More High School Athletes Are At Risk For Depression

By Kelly Burch 04/19/19

Intense workouts and demanding schedules have a huge impact on the lives of teens who play sports in high school.

high school athlete

Participating in team sports and exercising regularly have been shown to boost mental health—but for serious high school athletes, long practices, high expectations and harsh demands from coaches and parents are contributing to an increased risk of depression. 

“The professional consensus is that the incidence of anxiety and depression among scholastic athletes has increased over the past 10 to 15 years,” sports psychologist Marshall Mintz told The Atlantic.  

Studies have confirmed this observation, with data from 2015 finding that student athletes had more negative emotional states than students who were non-athletes. This is particularly concerning because depression is already common among teens: almost half of American adolescents will experience a mental illness before they turn 18. 

As the world of high school sports has become more intense, athletes are asked to balance rigorous and time-consuming training schedules with homework, socialization and sometimes work. All of this can add huge amounts of stress to their lives, said sports psychologist Lonnie Sarnell. 

“Do they need two-and-a-half to three hours of practice?” Sarnell said. “That extra hour of practice adds so much stress when you have four hours of homework to deal with.”

The extra hours of practice often lead to kids staying up too late and getting too few hours of sleep, something that can deteriorate mental health. 

“The biggest problem is sleep loss—all these kids are sleep-deprived, and this becomes a major contributor to anxiety and depression,” Mintz said. 

In addition, toxic coaches can contribute. High school runner Riley, who The Atlantic identified only by her middle name, said that she switched schools after her running coach berated athletes and gave them the cold shoulder as punishment after poor performances.
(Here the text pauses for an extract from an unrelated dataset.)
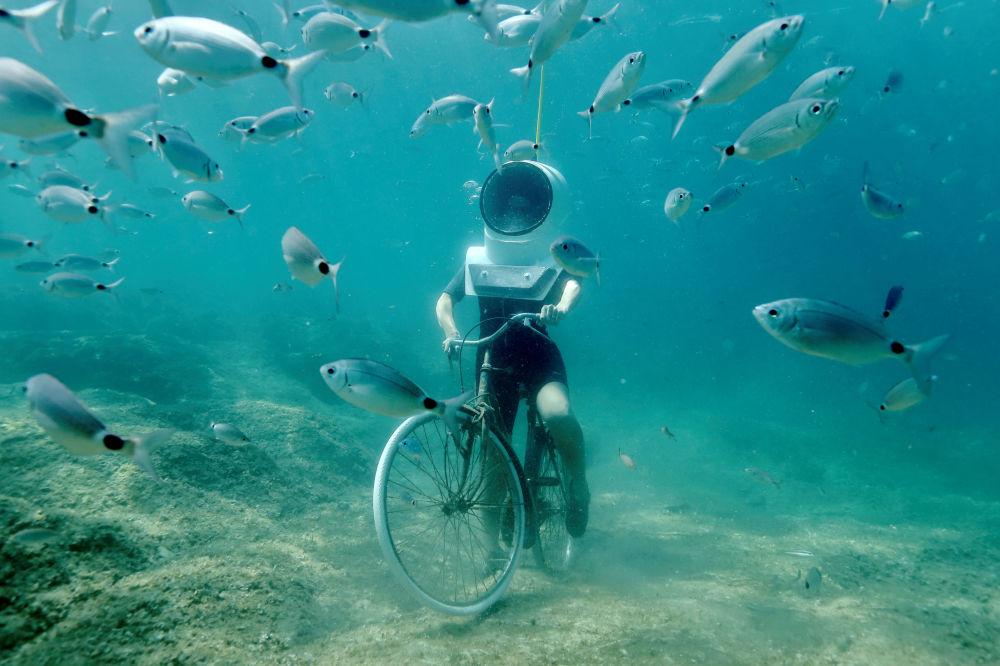 Uma mulher mergulha e finge estar dirigindo uma bicicleta no parque subaquático em Pula, na Croácia
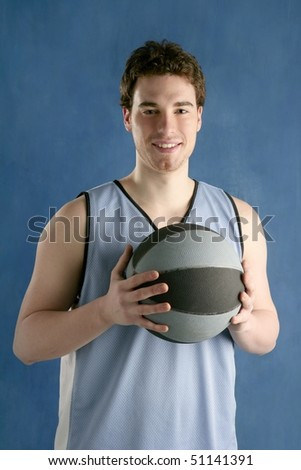 basketball young man basket player portrait over blue studio background - stock photo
She said that the coach’s treatment and demand for “mental toughness” left her feeling suicidal.  

“We accepted the intense anxiety before races and practice as a necessary side effect,” she said. 

Athletes can also be at risk for mental illness when an injury prevents them from playing. That’s what happened to Isabella, a high school lacrosse star who tore her ACL in her junior year. 

“It was my worst year ever,” she said of her recovery. “I’d grown up playing lacrosse, and I had no other hobbies. So when you don’t have it, you’re like, What am I going to do?”

Luckily, some people say that with more attention on the mental toll of playing sports, high schools will begin prioritizing the mental health of athletes, just like colleges have done in recent years

“What happens at the college level will trickle down to high school,” said sports psychologist Shane Murphy. “Over the next decade, we’ll see much more priority given to the mental health of high-school student athletes.”